INSTRUCTIONS FOR THE TASK – Leaving out the pictures, output the lines from the one that contains "How much of" through the end of the material, exactly as they stand.
───── RECORDS SUPPLIED
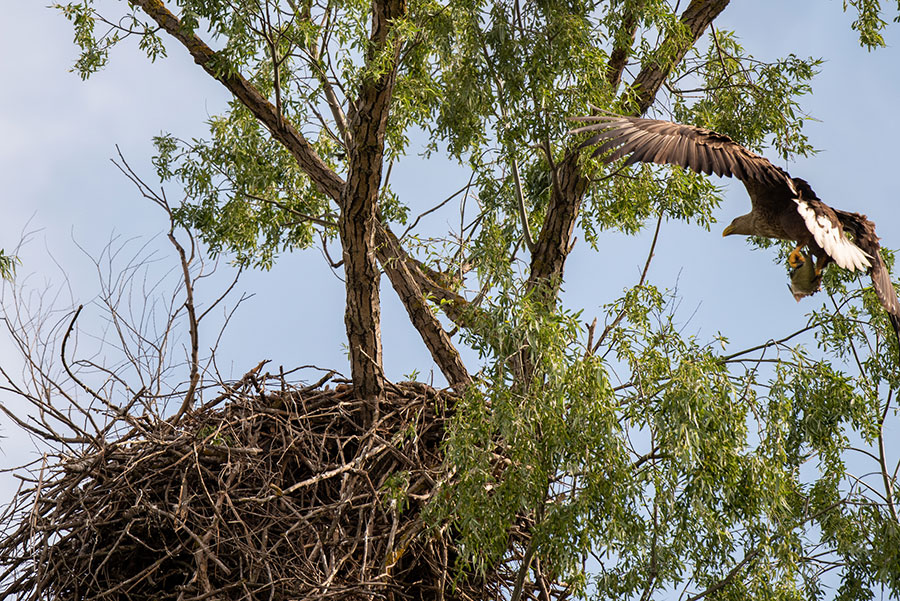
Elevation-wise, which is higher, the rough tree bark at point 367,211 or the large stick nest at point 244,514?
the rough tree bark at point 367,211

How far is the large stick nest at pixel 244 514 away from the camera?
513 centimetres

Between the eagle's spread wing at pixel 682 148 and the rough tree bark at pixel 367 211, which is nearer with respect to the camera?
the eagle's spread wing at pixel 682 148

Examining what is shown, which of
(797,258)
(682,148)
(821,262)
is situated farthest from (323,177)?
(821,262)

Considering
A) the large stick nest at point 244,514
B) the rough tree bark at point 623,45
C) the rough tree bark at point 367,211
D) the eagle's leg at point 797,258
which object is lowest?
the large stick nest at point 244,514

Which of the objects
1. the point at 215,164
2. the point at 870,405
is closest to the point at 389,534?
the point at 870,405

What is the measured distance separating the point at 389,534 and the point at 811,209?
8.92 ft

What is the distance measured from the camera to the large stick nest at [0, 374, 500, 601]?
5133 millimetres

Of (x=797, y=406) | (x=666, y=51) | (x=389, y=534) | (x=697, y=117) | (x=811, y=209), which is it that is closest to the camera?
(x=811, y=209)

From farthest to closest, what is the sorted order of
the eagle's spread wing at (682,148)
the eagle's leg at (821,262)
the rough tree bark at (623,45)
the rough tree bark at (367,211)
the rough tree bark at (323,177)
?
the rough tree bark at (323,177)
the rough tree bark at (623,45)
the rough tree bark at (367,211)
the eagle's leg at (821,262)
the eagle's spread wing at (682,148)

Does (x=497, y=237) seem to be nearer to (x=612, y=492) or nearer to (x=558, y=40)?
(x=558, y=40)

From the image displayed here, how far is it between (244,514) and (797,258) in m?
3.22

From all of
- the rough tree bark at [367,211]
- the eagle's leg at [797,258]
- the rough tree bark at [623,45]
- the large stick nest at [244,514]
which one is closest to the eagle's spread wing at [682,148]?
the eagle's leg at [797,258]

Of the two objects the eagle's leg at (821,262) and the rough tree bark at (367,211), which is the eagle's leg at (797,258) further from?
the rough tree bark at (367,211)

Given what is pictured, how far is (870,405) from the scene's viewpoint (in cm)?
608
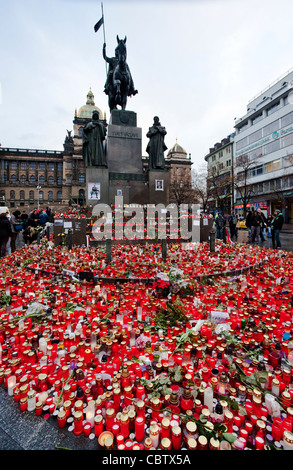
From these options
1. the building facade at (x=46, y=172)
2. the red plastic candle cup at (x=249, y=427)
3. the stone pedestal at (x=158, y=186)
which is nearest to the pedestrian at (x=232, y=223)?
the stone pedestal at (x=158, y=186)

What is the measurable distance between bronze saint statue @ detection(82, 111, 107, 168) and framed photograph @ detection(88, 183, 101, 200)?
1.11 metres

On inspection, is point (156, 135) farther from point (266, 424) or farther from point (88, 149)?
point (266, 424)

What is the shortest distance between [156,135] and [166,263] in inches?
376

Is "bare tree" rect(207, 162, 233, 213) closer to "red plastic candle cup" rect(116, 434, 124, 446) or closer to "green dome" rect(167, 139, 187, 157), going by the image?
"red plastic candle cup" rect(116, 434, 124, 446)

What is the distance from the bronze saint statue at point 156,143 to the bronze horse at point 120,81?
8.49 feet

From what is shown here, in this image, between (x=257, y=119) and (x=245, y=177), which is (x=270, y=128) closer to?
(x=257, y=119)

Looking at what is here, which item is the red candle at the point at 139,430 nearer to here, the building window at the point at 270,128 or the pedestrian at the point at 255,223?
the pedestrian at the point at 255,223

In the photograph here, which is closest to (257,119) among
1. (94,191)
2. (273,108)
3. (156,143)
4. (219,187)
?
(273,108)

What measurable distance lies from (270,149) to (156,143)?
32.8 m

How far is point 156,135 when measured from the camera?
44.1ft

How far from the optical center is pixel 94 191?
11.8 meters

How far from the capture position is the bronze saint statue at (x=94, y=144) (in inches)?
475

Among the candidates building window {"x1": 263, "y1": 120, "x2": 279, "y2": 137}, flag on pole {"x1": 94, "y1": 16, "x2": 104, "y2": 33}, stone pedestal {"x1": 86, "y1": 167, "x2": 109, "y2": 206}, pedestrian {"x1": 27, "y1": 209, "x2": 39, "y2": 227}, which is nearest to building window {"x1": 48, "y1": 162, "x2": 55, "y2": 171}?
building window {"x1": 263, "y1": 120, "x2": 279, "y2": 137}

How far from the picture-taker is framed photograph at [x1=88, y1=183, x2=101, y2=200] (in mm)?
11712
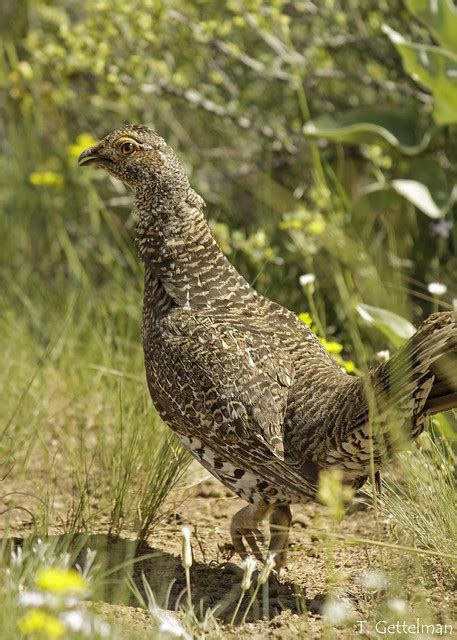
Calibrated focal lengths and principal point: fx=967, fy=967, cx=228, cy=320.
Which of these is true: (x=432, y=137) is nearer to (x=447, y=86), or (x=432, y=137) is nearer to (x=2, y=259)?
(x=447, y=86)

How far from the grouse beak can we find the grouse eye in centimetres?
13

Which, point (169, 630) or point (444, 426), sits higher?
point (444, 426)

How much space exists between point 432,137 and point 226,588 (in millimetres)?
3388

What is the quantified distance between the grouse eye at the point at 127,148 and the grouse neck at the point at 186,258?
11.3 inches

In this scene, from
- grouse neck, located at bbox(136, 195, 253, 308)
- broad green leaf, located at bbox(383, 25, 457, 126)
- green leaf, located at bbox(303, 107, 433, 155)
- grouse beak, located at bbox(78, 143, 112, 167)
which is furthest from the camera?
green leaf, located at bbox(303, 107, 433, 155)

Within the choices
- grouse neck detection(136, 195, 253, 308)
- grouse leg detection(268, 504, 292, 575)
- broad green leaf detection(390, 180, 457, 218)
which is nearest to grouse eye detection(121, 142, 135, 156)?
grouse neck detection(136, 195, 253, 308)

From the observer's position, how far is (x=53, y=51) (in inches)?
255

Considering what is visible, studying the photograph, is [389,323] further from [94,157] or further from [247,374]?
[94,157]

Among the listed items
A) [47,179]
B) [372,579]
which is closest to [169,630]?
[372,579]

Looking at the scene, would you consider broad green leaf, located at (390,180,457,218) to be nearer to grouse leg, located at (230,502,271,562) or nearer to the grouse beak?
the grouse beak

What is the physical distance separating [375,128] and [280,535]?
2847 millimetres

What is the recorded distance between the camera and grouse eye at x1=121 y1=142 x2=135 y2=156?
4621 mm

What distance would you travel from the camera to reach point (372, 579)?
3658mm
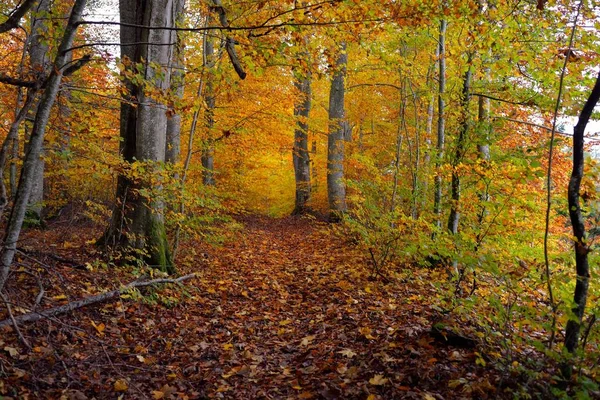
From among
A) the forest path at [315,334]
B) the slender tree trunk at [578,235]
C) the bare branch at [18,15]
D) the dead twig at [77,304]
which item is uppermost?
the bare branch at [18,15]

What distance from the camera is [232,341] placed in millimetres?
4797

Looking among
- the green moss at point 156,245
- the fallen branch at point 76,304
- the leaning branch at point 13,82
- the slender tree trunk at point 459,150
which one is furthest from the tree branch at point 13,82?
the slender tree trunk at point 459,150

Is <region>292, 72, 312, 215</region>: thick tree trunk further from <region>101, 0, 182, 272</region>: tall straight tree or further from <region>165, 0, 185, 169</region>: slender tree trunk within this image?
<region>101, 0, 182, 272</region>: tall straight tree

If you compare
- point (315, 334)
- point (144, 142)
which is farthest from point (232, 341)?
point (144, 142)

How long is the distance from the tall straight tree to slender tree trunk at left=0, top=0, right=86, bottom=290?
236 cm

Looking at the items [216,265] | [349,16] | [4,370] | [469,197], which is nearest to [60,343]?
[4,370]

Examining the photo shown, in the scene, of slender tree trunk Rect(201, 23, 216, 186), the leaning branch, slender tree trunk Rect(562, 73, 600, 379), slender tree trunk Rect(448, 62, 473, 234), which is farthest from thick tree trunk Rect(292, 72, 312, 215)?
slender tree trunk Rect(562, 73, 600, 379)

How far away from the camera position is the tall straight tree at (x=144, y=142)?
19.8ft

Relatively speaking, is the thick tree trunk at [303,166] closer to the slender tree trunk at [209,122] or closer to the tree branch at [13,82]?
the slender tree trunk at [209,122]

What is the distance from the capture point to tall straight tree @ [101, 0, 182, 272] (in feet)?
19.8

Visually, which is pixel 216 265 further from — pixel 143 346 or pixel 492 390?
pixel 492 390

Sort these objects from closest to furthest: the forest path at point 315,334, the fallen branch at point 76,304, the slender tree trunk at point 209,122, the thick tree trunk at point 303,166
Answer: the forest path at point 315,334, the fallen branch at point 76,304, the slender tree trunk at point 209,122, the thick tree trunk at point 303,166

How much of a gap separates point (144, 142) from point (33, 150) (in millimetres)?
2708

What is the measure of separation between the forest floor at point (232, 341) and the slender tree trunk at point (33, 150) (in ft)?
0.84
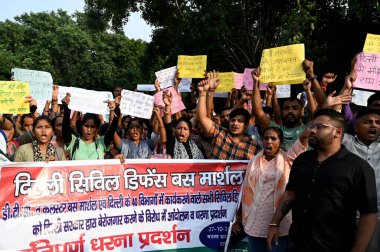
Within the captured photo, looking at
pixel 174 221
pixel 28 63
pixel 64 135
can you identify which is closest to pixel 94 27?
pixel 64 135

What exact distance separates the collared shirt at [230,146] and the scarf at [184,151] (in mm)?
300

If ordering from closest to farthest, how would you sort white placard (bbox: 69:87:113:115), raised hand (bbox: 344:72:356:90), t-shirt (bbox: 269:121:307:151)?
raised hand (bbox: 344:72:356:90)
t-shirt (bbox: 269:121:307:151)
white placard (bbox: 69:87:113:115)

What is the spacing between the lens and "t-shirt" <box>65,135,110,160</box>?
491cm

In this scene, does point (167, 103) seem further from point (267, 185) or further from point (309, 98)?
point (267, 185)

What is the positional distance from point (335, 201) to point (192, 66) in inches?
──────────
PROBLEM SOLUTION –
How much of a gap separates point (144, 142) from point (33, 150) (in millimetres)?
2708

What is the measure of separation between the forest floor at point (232, 341) and the slender tree trunk at point (33, 150) (in ft)?
0.84
Within the captured photo, looking at
pixel 174 221
pixel 28 63
pixel 64 135
can you identify which is closest to pixel 94 27?
pixel 64 135

What exact distance separates the collared shirt at [230,146] and the scarf at [184,151] (in mm)?
300

If ordering from closest to farthest, how would you sort white placard (bbox: 69:87:113:115), raised hand (bbox: 344:72:356:90), t-shirt (bbox: 269:121:307:151)?
raised hand (bbox: 344:72:356:90)
t-shirt (bbox: 269:121:307:151)
white placard (bbox: 69:87:113:115)

What is the spacing between the lens and "t-shirt" <box>65,135,110,160</box>?
491cm

In this scene, does point (167, 103) seem further from point (267, 185) or further from point (309, 98)?
point (267, 185)

What is the positional distance from point (335, 201) to point (192, 66) in inches?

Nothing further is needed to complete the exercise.